Pour autant, la France a obtenu que les contrats d’armements déjà signés avec Moscou ne soient pas concernés par les dernières sanctions décidées par l’Union européenne à l’égard de le Russie. Mais la pression sur Paris n’en est plus que forte.

Pour le moment, il n’est pas question, pour les autorités françaises, de remettre en cause la livraison du premier BPC, le Vladivostok, qui doit avoir lieu en octobre prochain. Et cela pour une raison simple : une telle décision donnerait un mauvais signal pour d’autres contrats d’armements. En effet, quelle valeur aurait la signature de la France aux yeux de clients potentiels? Et l’on pense à la vente de 126 avions Rafale à l’Inde.

« Soit on livre les Mistral et on nous accusera de complicités avec Poutine. Soit on ne livre pas et on dira que la France a plié devant les ordres des Américains », a résumé un haut responsable français dans les colonnes du Nouvel Observateur, qui publie, dans son dernier numéro, une enquête de Vincent Jauvert sur les coulisses de cette vente.

Ainsi, l’on y apprend que certains responsables militaires français y étaient opposés, comme le vice-amiral Païtard, alors directeur du cabinet militaire d’Hervé Morin, le ministre de la Défense à l’époque des négociations. Ou encore comme l’amiral Guillaud, qui était alors chef d’état-major particulier du président de la République avant de devenir, en février 2010, le chef d’état-major des armées (CEMA).

Quand la Russie a marqué leur intérêts pour les BPC français, elle venait, un an plus tôt, d’intervenir militairement contre la Géorgie, pays qui perdit alors le contrôle définitif de deux régions séparatistes autonomes, à savoir l’Ossétie du Sud et l’Abkhazie. En outre, Moscou avait donné quelques signaux peu encourageants, comme la décision de suspendre le traité sur les Forces conventionnelles en Europe (FCE). Sans oublier les tensions avec l’Estonie, en 2007, et les cyberattaques dont cet État balte fut la cible.

Pourtant, le président Sarkozy a considéré qu’il fallait se rapprocher avec la Russie, estimant que, compte-tenu son évolution démographique, ce n’était « pas un pays qui est spontanément à une agressivité militaire avec ses voisins ». D’où son accord pour la vente des deux BPC. Une position partagée, lors d’un Conseil de défense tenu en septembre 2009 sur ce sujet,  par Hervé Morin, pour qui il fallait tourner la page de la Guerre froide et faire tourner les chantiers navals STX de Saint-Nazaire. Toujours selon ce dernier, cette vente n’allait de toute façon pas bouleverser l’équilibre stratégique. Même chose pour le Premier ministre, François Fillon…
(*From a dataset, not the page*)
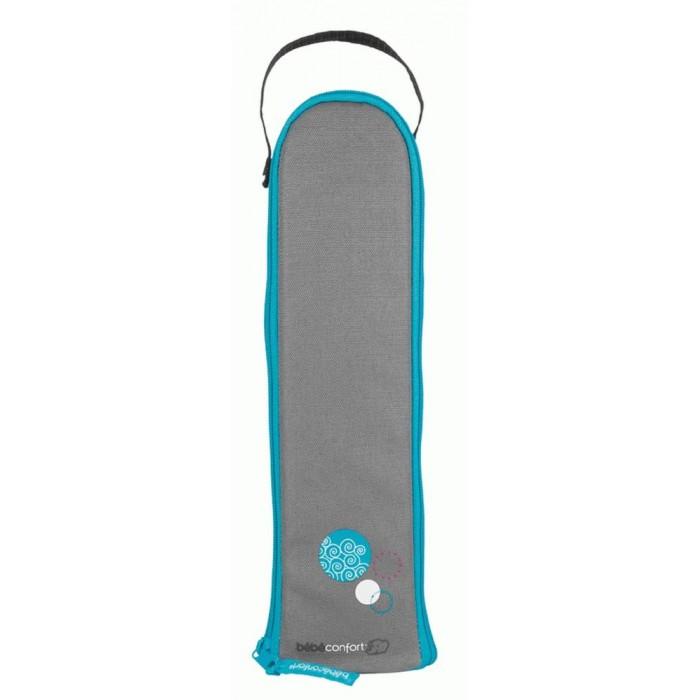 Bebe Confort Контейнер-сумка Traveller MaternityКонтейнер-сумка Traveller MaternityКонтейнер-сумка Bebe Confort Traveller Maternity  разработан для сохранения температуры питания в бутылочке 360 мл и дозаторе для сухого молока (в комплект не входит) в течение 4 часов. В контейнер может помещаться бутылка 1.5 л.<br>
Sauf que l’amiral Édouard Guillaud a émis quelques réserves, lors de Conseil de défense. « Oui, le destin de l’Europe se joue en partie par la Russie. Mais que sait-on de l’avenir de ce pays? Comment aura-t-il évolué dans quatre ans, quand on devra livrer ce ‘bijou’ de Ia technologie militaire française? N’est-ce pas irresponsable de prendre un tel risque pour une nation comme la notre, membre permanent du Conseil de Sécurité de l’ONU? », a-t-il fait valoir, selon le Nouvel Observateur.

Et toujours l’amiral Guillaud d’ajouter : « Quel signal lancerions-nous a nos amis est-européens avec lesquels nous voulons construire une vraie Europe de la défense et qui considèrent toujours la Russie comme leur ennemi principal? Enfin, oui, le chantier STX est en grande difficulté, mais pourquoi ne pas lui passer commande d’un Mistral pour la marine française plus tôt que prévu dans la loi de programmation militaire? ». Sur ce dernier point, le troisième BPC de la Marine nationale (le Dixmude) venait d’être commandé dans le cadre du plan gouvernemental de relance de l’économie… Pas question, donc, pour François Fillon de débloquer des crédits pour un quatrième : trop cher pour les caisses de l’État…

Maintenant, il n’y a pas de bonne solution. L’enjeu est de trouver la moins mauvaise, sachant que, en cas de non livraison des deux BPC, il faudrait rembourser 800 millions d’euros à la Russie. Et c’est sans compter, rappelle le Nouvel Obersateur, sur les pénalités, qui s’éleveraient à 251 millions d’euros.